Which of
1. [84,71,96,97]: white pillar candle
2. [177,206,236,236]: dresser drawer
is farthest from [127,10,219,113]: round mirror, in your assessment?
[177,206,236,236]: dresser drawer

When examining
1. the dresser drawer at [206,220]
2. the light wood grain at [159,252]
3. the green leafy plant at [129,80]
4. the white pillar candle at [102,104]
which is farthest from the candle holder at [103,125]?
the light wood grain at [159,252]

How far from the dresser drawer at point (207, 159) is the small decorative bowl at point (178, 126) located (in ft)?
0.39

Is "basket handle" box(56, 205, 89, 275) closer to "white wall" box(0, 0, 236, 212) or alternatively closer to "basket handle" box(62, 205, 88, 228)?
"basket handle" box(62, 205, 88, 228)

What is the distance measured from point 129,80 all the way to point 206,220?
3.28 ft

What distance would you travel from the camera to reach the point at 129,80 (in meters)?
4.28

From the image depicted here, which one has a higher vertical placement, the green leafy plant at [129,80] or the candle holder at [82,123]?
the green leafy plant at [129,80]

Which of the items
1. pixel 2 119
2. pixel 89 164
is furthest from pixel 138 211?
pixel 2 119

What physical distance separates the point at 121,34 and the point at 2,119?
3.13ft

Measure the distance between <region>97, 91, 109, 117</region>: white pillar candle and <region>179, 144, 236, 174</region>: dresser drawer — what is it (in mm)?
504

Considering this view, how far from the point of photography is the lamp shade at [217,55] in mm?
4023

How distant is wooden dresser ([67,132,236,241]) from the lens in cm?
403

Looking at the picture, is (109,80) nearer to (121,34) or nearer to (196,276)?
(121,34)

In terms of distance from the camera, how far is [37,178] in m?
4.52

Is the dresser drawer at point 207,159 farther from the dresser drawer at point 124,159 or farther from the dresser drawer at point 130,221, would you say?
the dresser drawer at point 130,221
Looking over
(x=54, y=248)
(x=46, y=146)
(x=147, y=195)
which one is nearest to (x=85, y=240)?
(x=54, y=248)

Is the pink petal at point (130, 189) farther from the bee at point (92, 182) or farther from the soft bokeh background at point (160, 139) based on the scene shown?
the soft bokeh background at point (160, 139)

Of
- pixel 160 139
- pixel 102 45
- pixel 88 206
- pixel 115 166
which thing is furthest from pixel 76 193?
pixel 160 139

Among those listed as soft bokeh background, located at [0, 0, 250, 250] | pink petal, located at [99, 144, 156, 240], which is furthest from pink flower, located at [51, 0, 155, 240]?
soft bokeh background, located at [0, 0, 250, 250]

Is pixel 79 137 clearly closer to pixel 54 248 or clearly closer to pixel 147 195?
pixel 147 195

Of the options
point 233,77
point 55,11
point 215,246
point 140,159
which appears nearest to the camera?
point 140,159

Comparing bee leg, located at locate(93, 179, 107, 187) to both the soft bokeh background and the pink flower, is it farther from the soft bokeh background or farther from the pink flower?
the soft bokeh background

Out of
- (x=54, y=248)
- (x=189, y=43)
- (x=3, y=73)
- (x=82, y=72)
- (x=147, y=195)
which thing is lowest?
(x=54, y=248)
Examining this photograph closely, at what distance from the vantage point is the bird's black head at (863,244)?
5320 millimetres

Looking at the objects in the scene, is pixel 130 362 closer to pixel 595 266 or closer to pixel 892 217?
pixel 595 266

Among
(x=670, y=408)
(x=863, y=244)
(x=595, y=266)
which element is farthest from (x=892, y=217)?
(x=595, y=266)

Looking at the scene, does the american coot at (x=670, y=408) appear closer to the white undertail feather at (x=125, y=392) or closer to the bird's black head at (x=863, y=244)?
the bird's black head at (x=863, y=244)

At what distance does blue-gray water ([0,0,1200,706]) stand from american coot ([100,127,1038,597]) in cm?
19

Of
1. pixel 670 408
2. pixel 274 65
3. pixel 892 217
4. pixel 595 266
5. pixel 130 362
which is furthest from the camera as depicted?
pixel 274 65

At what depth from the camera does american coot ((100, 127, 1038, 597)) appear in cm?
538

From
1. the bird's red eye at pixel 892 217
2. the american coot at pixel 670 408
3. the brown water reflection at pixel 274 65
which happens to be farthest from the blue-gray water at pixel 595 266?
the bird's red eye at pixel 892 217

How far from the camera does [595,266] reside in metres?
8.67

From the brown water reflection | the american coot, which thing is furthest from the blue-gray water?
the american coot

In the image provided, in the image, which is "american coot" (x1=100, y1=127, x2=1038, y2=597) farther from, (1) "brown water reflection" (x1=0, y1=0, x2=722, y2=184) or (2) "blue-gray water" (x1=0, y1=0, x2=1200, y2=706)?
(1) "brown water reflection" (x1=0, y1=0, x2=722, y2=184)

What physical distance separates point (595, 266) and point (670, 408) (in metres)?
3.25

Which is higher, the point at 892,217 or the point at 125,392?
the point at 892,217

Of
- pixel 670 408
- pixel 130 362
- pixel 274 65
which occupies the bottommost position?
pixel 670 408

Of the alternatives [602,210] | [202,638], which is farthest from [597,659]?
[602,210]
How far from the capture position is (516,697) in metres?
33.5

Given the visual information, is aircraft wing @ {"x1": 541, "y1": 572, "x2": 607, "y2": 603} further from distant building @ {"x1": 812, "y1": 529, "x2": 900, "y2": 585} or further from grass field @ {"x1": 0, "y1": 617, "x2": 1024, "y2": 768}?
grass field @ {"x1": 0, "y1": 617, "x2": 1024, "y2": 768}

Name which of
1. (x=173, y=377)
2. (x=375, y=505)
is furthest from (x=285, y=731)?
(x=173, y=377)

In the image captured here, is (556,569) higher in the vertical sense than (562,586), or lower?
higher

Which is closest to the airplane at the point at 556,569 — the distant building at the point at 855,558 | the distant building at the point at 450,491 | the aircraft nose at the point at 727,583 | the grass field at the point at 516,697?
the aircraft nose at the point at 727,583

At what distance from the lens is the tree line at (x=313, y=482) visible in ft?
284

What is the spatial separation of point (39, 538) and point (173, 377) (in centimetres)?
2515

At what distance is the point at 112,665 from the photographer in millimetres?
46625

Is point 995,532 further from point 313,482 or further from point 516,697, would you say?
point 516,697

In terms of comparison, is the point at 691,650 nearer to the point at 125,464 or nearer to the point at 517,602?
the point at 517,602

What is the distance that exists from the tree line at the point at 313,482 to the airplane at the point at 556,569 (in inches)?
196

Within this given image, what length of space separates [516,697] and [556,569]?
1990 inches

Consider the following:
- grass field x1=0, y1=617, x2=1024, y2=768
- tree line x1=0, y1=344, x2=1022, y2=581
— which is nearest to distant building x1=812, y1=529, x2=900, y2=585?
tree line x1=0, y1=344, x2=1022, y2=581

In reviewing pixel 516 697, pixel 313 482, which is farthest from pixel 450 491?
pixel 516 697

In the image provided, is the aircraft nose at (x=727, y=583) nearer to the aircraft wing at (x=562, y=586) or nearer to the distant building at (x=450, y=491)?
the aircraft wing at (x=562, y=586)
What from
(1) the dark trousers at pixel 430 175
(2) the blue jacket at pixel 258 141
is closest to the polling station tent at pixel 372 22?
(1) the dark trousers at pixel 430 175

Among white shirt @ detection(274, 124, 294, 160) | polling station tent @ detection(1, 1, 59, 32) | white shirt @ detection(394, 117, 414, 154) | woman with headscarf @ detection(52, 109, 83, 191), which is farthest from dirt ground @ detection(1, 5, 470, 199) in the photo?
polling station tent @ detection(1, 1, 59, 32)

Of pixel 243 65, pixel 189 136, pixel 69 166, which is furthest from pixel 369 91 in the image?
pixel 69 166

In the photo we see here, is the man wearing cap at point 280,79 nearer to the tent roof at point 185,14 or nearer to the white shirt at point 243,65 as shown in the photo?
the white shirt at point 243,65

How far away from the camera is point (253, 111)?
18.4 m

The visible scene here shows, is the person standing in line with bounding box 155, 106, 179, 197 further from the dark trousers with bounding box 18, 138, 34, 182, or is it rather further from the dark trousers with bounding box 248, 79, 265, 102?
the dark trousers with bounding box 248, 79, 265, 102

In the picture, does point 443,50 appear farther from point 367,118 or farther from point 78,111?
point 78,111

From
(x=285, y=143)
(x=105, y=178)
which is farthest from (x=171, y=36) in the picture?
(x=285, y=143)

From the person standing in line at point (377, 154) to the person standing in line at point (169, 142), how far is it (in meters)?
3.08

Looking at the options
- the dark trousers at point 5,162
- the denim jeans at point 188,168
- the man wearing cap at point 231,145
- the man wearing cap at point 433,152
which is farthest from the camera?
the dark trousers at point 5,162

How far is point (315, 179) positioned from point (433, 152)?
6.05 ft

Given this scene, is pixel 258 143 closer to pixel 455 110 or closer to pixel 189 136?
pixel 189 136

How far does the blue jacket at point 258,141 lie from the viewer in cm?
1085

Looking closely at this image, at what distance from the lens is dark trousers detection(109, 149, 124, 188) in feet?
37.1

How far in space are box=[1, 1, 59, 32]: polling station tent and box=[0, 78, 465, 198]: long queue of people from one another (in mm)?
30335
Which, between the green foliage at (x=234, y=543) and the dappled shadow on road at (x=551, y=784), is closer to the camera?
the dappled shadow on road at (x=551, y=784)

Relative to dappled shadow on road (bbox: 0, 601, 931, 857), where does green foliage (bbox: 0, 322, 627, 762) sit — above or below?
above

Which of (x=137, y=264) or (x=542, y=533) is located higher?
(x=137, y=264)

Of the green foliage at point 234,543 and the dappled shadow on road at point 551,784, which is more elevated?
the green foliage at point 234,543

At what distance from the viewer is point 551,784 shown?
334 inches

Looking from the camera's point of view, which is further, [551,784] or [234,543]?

★ ★ ★ ★

> Task objective:
Rewrite the listing from the line containing "What is the spatial" through the line containing "1990 inches", substituting "aircraft" for "airplane" and leaving everything else unchanged.

> Completed exercise:
What is the spatial separation of point (39, 538) and point (173, 377) (in centimetres)?
2515

At what distance is the point at 112,665 from the photographer in millimetres?
46625

Is point 995,532 further from point 313,482 or further from point 516,697, would you say?
point 516,697

In terms of comparison, is the point at 691,650 nearer to the point at 125,464 or nearer to the point at 517,602?
the point at 517,602

What is the distance that exists from the tree line at the point at 313,482 to the aircraft at the point at 556,569 (in inches)?
196

Within this given image, what length of space separates [516,697] and [556,569]?
1990 inches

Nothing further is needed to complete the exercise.